Quinn Slack puts ads in a coding agent to make AMP free — and it's already covering 80% of model costs
Nov 24, 2025 with Quinn Slack
Key Points
- Sourcegraph embeds contextual ads inside AMP, its coding agent, covering 80% of model costs after switching to Claude Opus 4.5, which is cheaper and more capable than its predecessor.
- Ads run in the developer environment with high conversion intent, like Cloudflare offering to optimize S3 configurations with one-click execution, a format traditional ad platforms cannot replicate.
- Free ad-supported access expands AMP's user base for behavioral feedback while reducing dependence on enterprise contracts that could constrain product direction and model selection.
Summary
Quinn Slack, CEO and cofounder of Sourcegraph, is running an experiment that is already showing commercial traction: embedding ads inside AMP, the company's coding agent, to make it free at the point of use. The model is working well enough that ads are currently covering approximately 80% of model costs after the switch to Claude Opus 4.5, which Slack says is cheaper than its predecessor despite being more capable.

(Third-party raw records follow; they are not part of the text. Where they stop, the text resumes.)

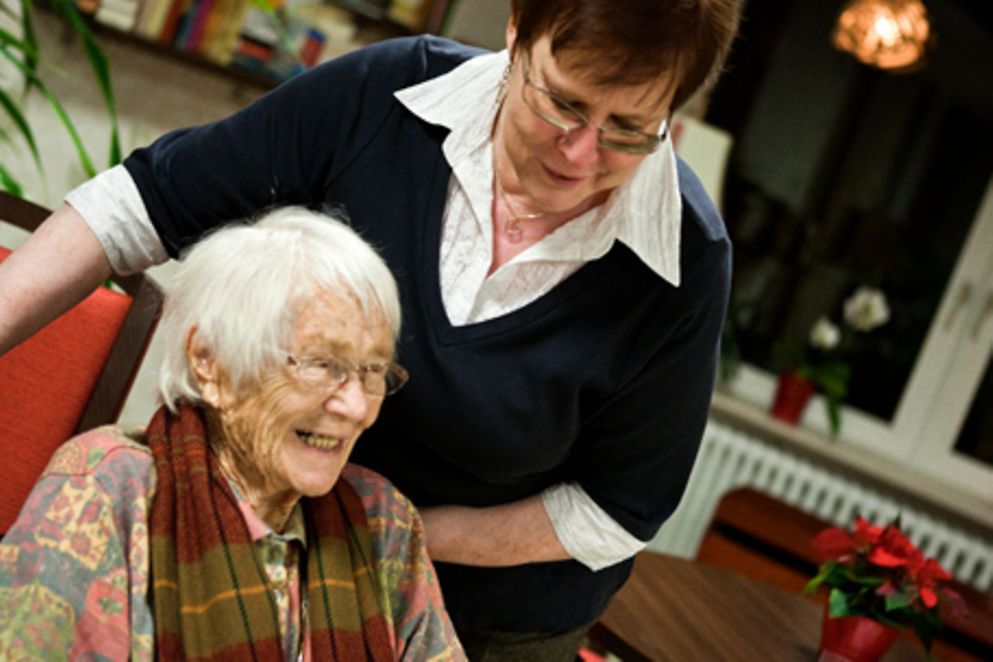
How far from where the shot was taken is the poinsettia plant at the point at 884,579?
2.21 metres

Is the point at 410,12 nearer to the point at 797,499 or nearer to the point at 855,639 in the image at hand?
the point at 855,639

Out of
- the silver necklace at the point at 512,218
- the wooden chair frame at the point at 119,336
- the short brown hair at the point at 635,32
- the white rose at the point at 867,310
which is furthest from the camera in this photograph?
the white rose at the point at 867,310

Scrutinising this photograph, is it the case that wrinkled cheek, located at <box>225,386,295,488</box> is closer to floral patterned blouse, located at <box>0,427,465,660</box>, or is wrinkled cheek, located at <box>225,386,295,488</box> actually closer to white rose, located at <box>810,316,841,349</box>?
floral patterned blouse, located at <box>0,427,465,660</box>

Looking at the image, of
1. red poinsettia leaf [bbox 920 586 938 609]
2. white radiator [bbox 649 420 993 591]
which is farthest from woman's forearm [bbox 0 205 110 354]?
white radiator [bbox 649 420 993 591]

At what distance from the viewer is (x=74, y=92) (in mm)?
3135

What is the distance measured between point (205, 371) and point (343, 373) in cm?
16

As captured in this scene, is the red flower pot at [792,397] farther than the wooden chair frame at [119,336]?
Yes

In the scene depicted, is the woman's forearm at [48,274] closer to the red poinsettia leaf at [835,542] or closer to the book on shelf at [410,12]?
the red poinsettia leaf at [835,542]

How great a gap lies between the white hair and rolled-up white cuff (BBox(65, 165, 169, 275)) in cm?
11

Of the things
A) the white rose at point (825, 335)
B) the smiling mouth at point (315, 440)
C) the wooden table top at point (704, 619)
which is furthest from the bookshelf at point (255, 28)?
the white rose at point (825, 335)

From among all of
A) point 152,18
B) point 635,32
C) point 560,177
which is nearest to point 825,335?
point 152,18

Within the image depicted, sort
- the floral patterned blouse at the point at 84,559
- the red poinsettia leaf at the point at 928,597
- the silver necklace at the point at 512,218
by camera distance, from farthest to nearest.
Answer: the red poinsettia leaf at the point at 928,597, the silver necklace at the point at 512,218, the floral patterned blouse at the point at 84,559

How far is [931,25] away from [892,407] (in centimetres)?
161

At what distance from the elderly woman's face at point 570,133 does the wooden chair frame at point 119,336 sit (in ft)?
1.95
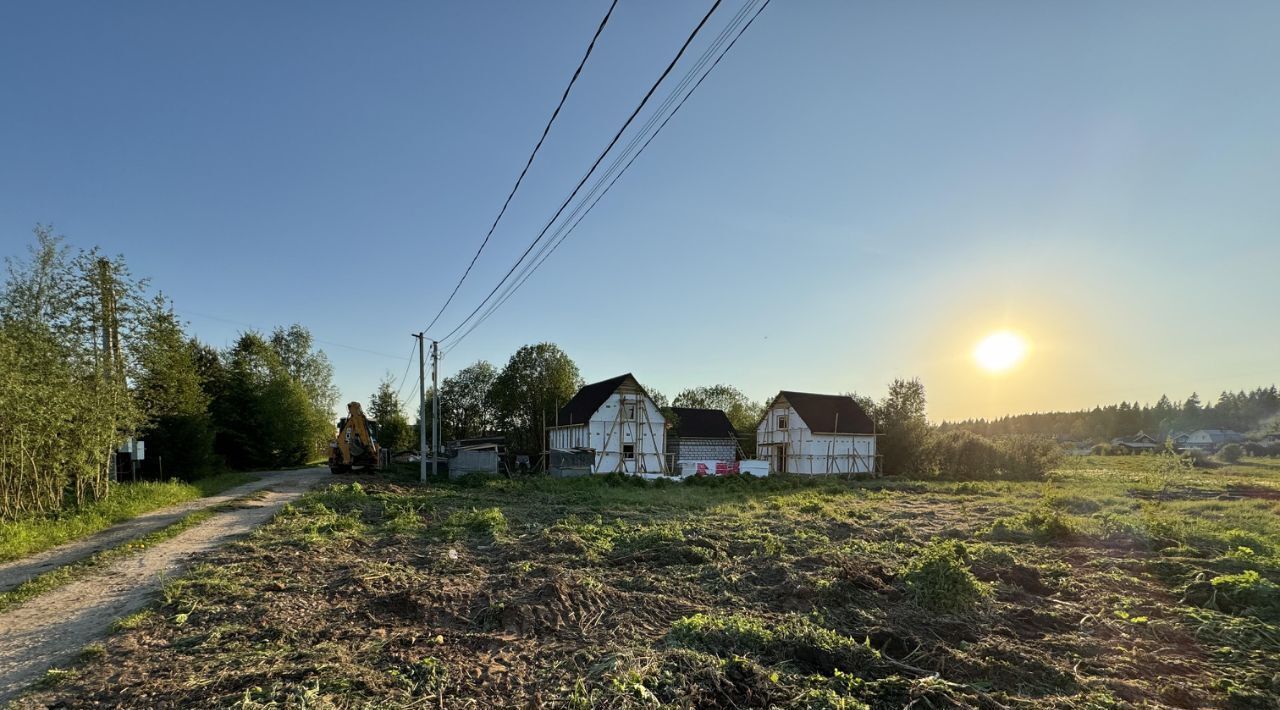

The unit economics shifted around during development. Early on, ad revenue covered more than 100% of costs. A model upgrade that made the underlying AI roughly six times more expensive dropped coverage to around 50%. The move to Opus 4.5 recovered much of that ground, pushing the coverage ratio back toward 80%.
How the Ad Format Works
AMP surfaces ads contextually inside the developer environment, combining two valuable signals that most ad platforms cannot replicate simultaneously: sustained screen attention and high-stakes purchase intent. Because coding agents are slow and persistent on-screen, there is natural ad inventory throughout a session. More specifically, when the agent detects a developer's tech stack, it can serve targeted ads from relevant vendors.
Slack gives the example of Cloudflare identifying a user running S3 in a suboptimal configuration and serving an ad that explains the performance benefit of switching, with a one-click action for the agent to execute the migration. That combination of contextual relevance and direct conversion action is difficult to replicate in traditional display or search formats.
The ad platform is already self-serve, and Slack says advertiser demand has been strong, citing high hit rates when approaching developer tool CEOs directly. Competing AI products, by contrast, have largely held back from the format, preferring to let Sourcegraph absorb the reputational risk first.
Strategic Logic
Sourcegraph was founded in 2013 and operates two products: its enterprise-scale code search infrastructure and AMP. Slack frames the ad model as more than a monetization tactic. Free ad-supported usage expands the active user base, which accelerates learning about real-world agent behavior. That feedback loop matters because AMP's stated goal is to remain roughly one year ahead of general-purpose coding tools for the top 1% of developers.
Ad revenue also reduces dependence on enterprise customer commitments that could constrain product direction, giving the team more latitude to swap models and change architecture without commercial penalty. Slack draws an explicit parallel to Google's ad business funding unconstrained internal research.
On model strategy, Sourcegraph chose early on not to train its own foundation model, instead building on Anthropic, OpenAI, and Google. Slack says that bet has paid off. AMP briefly switched its default to Gemini 3 following what Slack describes as a significant quality leap last week, though with Opus 4.5 now available, he expects to switch back. There is no model picker exposed to users.
Slack did not disclose total revenue, user numbers, or valuation figures in the segment. The absence of a paid opt-out tier for ad-free access, which Slack confirmed is not currently offered even on premium tiers, is a notable product decision that could face pushback as the user base grows.